Le nom du monde est forêt*
La destruction des forêts primaires provoque une aggravation du changement climatique, ainsi meurent des espèces rares et des cultures subtiles dont nous ne saurons rien.
La destruction des forêts primaires provoque une aggravation du changement climatique. Avec elles meurent des espèces rares et des cultures subtiles, humaines ou non-humaines, dont nous ne saurons jamais rien.
La scie entaille l’écorce du gigantesque dipterocarp. Tout là-haut, une mère orang-outan et son petit s’accrochent aux ultimes branches de la canopée, comme pour fuir vers le ciel. Mais l’arbre est tronçonné sur toute sa largeur. Lentement, majestueusement, inexorablement, son tronc haut de quatre-vingts mètres vacille, s’incline puis s’effondre dans un tonnerre de bois brisé, de lianes arrachées, de cris rauques et d’envols de calaos apeurés. En tombant, le géant emporte dans la mort mille nids, mille vies, mille petites tanières cachées dans les replis de son écorce. Il en écrase mille autres sous sa masse énorme. Lui-même est un être vivant, conscient de ce qui l’entoure à la manière des plantes. Et tandis qu’on décroche le petit singe roux du corps brisé de sa mère, l’arbre couché perd sa sève comme du sang. On l’entraîne bientôt sur les chemins de boue, griffés par les camions dans la chair de son monde : la forêt pluviale de Sumatra.
Partout, la scène se répète. Dans le bassin du Congo ou de l’Amazone, en Thaïlande, au Cambodge, en Indonésie, au Canada, partout, les forêts disparaissent sous le rouleau compresseur de la folie humaine.
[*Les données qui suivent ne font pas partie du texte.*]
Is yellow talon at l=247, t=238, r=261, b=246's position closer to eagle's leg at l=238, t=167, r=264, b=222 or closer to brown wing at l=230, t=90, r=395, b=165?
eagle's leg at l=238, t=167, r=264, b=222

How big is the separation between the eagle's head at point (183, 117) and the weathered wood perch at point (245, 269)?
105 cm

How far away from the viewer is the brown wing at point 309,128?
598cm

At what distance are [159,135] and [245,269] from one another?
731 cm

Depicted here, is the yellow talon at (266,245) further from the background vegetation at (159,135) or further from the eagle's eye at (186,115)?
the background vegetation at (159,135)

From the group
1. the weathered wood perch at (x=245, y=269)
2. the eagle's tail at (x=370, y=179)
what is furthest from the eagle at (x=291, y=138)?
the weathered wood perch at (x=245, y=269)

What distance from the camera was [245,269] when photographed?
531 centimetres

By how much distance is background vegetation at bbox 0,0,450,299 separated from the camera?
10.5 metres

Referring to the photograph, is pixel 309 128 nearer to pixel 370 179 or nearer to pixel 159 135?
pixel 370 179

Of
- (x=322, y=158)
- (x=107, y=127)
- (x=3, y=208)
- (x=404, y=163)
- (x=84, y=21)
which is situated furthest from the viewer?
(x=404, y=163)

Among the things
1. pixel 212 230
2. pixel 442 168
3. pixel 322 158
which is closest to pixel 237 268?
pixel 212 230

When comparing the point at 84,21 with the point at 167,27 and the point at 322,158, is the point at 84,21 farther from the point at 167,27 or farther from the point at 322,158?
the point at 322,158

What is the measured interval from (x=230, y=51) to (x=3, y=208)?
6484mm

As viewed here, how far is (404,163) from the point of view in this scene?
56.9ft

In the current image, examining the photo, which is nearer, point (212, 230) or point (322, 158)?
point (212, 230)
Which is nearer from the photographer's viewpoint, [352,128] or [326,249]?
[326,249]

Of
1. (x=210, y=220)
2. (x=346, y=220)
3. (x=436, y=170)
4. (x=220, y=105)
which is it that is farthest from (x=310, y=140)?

Des barrages monstrueux les engloutissent, des villes tentaculaires les dévorent peu à peu, des élevages de bovins les achèvent. Les arbres géants sont abattus pour l’industrie du bois précieux. Des incendies sont allumés pour faire place aux plantations de palmiers à huile. Des mines de coltan excavent la terre jusqu’aux dernières racines au cœur des parcs nationaux congolais. Leurs travailleurs mangent de la viande de brousse et tuent les gorilles.
Aucun compte n’est jamais tenu des habitants de cet océan d’arbres qu’on ravage.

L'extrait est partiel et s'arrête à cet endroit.